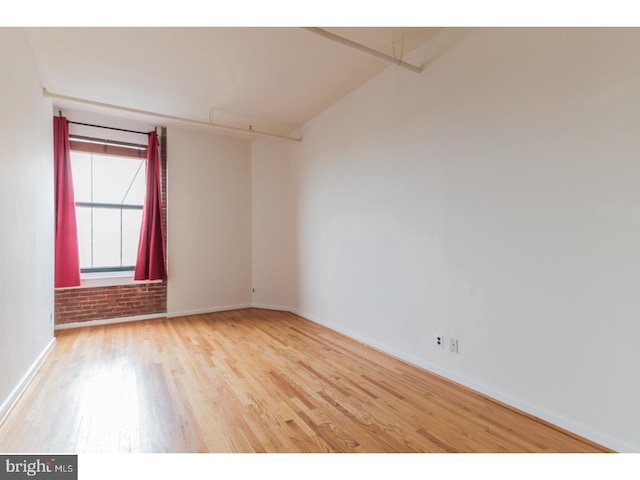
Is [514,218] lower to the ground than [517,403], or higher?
higher

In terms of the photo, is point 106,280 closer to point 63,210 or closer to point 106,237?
point 106,237

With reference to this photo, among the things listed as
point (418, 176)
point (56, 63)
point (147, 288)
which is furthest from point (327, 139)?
point (147, 288)

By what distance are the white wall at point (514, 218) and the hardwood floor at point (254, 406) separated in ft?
1.05

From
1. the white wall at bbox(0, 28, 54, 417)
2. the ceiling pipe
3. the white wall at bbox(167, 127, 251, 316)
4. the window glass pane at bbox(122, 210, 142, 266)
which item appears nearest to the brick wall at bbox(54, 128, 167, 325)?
the white wall at bbox(167, 127, 251, 316)

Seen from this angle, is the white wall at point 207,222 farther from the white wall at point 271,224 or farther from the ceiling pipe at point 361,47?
the ceiling pipe at point 361,47

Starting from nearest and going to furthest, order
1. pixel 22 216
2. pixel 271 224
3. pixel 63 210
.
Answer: pixel 22 216 < pixel 63 210 < pixel 271 224

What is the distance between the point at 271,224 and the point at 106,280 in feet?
8.95

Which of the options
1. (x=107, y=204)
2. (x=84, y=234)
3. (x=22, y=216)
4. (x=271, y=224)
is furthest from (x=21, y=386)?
(x=271, y=224)

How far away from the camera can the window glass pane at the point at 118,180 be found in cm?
488

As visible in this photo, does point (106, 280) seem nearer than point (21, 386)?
No

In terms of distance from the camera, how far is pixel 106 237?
4953 mm

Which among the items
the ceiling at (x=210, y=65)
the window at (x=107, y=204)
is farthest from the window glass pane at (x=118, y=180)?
the ceiling at (x=210, y=65)

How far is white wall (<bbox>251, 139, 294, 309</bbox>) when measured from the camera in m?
5.59
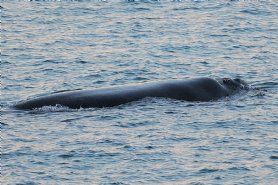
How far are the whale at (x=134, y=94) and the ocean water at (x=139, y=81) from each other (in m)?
0.33

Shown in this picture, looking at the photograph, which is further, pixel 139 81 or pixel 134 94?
pixel 139 81

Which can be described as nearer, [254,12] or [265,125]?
[265,125]

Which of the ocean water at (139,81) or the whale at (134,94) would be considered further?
the whale at (134,94)

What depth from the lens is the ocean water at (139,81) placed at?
25281 millimetres

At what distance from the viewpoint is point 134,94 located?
31.6 metres

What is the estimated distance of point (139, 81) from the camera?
3750cm

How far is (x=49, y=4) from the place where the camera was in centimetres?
5884

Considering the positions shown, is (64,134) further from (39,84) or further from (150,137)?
(39,84)

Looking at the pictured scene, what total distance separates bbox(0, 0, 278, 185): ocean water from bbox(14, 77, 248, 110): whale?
33cm

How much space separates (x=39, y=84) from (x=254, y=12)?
22.0 meters

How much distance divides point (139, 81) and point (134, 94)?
19.5 feet

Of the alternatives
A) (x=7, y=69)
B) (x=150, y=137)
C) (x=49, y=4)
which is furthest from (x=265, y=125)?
(x=49, y=4)

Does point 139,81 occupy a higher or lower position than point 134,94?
lower

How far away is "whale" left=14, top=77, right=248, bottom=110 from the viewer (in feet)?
101
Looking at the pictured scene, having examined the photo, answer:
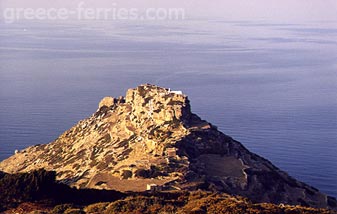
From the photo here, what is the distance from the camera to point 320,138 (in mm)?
73000

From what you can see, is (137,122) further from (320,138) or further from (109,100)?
(320,138)

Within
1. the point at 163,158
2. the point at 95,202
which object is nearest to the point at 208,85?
the point at 163,158

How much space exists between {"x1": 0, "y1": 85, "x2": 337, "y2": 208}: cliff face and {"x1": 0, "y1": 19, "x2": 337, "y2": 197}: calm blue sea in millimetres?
16840

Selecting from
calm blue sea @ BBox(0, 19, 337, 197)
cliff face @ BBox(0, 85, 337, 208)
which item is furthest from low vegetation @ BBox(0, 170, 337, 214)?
calm blue sea @ BBox(0, 19, 337, 197)

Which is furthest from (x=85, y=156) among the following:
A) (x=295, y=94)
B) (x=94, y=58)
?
(x=94, y=58)

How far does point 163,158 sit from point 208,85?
241 feet

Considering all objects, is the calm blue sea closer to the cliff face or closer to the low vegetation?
the cliff face

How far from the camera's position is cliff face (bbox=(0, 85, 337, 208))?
33.3 m

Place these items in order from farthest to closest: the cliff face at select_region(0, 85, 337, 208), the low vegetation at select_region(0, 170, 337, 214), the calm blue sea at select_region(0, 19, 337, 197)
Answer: the calm blue sea at select_region(0, 19, 337, 197) → the cliff face at select_region(0, 85, 337, 208) → the low vegetation at select_region(0, 170, 337, 214)

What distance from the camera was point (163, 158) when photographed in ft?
117

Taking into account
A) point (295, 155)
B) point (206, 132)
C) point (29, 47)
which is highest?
point (29, 47)

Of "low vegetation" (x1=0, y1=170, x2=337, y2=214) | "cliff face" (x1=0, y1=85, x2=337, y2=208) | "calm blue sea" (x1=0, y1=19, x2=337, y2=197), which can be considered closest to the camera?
"low vegetation" (x1=0, y1=170, x2=337, y2=214)

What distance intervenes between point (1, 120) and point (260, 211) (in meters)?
71.1

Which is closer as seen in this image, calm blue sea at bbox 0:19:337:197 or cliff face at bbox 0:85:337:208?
cliff face at bbox 0:85:337:208
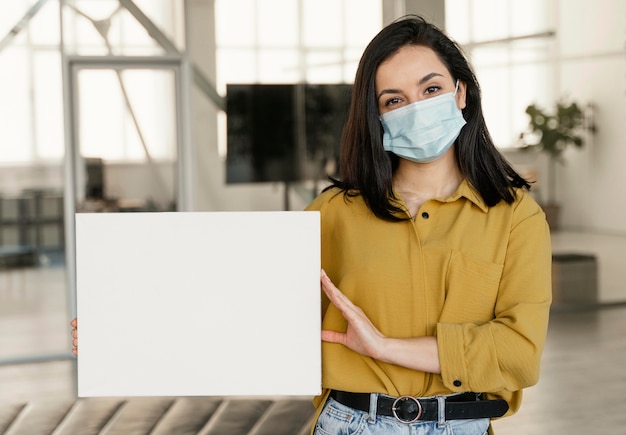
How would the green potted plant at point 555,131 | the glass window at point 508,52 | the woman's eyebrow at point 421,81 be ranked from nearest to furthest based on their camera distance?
the woman's eyebrow at point 421,81 → the glass window at point 508,52 → the green potted plant at point 555,131

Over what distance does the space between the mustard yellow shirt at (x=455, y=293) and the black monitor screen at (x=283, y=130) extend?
5.15m

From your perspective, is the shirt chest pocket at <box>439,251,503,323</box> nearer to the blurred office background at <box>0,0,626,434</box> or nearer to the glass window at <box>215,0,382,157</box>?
the blurred office background at <box>0,0,626,434</box>

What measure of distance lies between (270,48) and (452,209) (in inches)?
212

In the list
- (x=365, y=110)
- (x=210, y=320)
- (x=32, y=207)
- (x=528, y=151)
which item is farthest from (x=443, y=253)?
(x=528, y=151)

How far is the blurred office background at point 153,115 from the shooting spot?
248 inches

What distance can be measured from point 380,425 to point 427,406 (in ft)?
0.27

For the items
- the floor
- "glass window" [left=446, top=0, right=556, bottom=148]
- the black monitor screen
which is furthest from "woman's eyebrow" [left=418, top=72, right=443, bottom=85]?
"glass window" [left=446, top=0, right=556, bottom=148]

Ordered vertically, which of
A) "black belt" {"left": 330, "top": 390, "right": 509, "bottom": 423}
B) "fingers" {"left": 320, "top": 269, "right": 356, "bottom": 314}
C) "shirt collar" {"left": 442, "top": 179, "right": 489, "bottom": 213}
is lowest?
"black belt" {"left": 330, "top": 390, "right": 509, "bottom": 423}

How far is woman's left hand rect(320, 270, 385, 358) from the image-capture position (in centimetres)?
137

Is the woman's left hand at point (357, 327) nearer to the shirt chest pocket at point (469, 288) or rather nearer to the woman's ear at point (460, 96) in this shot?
the shirt chest pocket at point (469, 288)

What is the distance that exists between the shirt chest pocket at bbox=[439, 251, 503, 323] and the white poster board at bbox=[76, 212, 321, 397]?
22 cm

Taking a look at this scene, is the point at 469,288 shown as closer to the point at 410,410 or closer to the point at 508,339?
the point at 508,339

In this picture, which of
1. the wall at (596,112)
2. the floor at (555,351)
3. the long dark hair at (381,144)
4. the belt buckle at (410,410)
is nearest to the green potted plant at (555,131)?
the wall at (596,112)

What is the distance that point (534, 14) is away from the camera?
7414mm
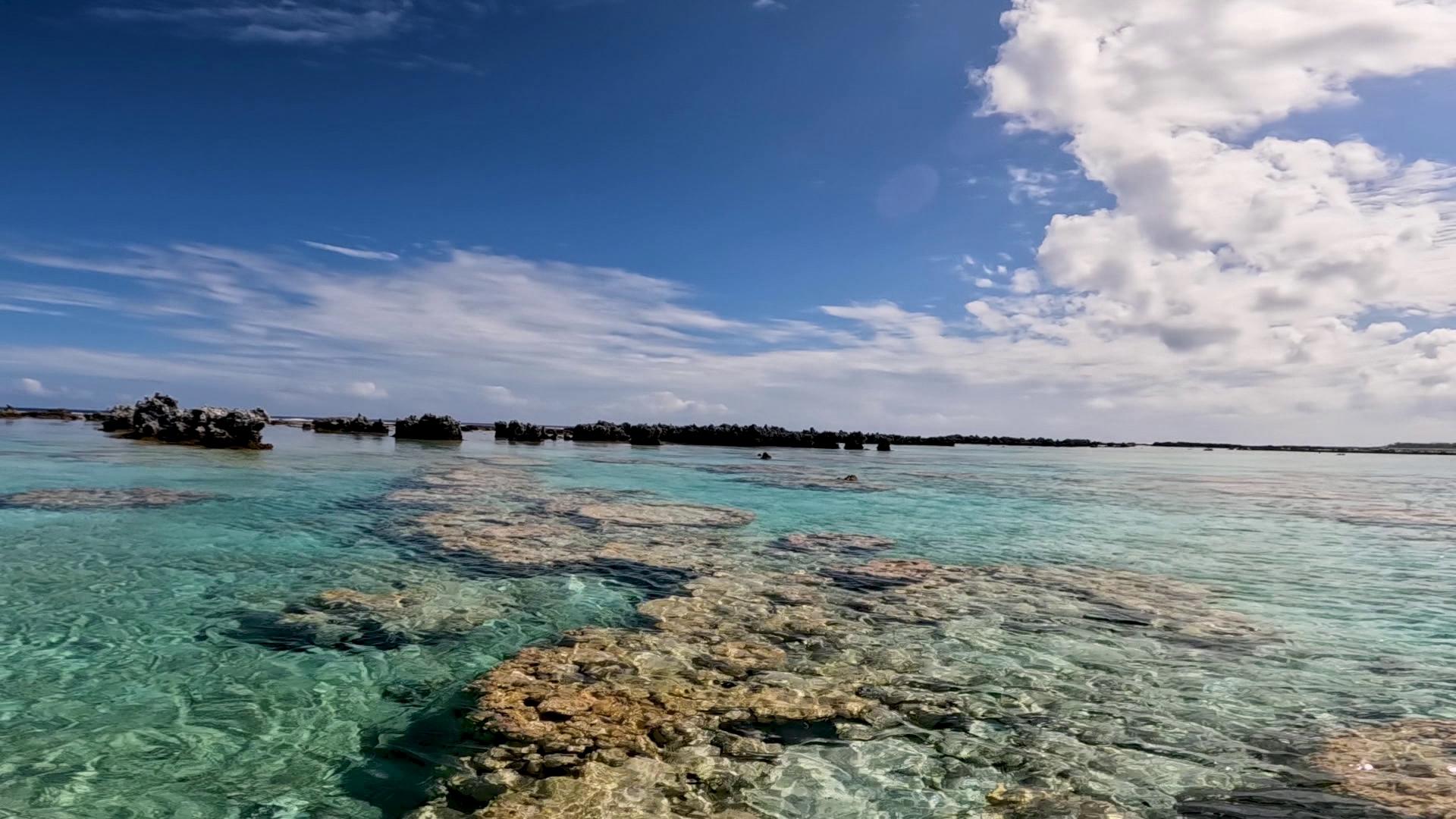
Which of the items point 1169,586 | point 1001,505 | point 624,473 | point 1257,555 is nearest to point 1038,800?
point 1169,586

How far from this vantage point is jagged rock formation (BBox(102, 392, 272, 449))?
132ft

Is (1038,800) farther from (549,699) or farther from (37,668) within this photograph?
(37,668)

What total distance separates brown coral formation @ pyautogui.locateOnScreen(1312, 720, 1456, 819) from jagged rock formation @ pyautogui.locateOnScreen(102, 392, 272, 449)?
46.3 m

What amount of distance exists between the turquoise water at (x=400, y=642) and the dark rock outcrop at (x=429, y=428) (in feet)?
128

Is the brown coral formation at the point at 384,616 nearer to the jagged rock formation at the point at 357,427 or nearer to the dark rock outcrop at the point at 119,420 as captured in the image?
the dark rock outcrop at the point at 119,420

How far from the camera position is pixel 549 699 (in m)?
6.46

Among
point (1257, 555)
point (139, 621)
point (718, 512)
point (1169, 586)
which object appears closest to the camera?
point (139, 621)

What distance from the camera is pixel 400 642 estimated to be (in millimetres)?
8250

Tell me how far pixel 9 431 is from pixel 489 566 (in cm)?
6001

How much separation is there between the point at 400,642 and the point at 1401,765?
9453 millimetres

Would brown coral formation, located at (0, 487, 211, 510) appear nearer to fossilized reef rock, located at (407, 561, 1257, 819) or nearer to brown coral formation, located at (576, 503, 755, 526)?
brown coral formation, located at (576, 503, 755, 526)

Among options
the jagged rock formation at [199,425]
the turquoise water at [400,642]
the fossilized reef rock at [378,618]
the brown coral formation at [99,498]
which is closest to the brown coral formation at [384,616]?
the fossilized reef rock at [378,618]

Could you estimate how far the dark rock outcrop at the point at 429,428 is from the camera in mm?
63031

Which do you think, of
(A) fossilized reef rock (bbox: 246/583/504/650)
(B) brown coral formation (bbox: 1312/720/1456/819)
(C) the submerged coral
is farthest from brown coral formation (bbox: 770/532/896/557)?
(C) the submerged coral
┄┄┄┄┄┄┄┄┄┄┄┄┄┄┄┄┄┄┄┄
| Aim of the task |
Exactly as written, give the line containing "Would brown coral" and all remaining lines of the records.

| Expected answer |
Would brown coral formation, located at (0, 487, 211, 510) appear nearer to fossilized reef rock, located at (407, 561, 1257, 819) or nearer to brown coral formation, located at (576, 503, 755, 526)?
brown coral formation, located at (576, 503, 755, 526)

Among options
the jagged rock formation at [199,425]
the turquoise water at [400,642]
the fossilized reef rock at [378,618]
the brown coral formation at [99,498]
which is closest to the brown coral formation at [384,616]?
the fossilized reef rock at [378,618]

Could you estimate how far the dark rock outcrop at the point at 429,428 is from the camera in mm?
63031

Which do you think, of
(A) fossilized reef rock (bbox: 246/583/504/650)
(B) brown coral formation (bbox: 1312/720/1456/819)
(C) the submerged coral
is farthest from brown coral formation (bbox: 770/532/896/557)?
(C) the submerged coral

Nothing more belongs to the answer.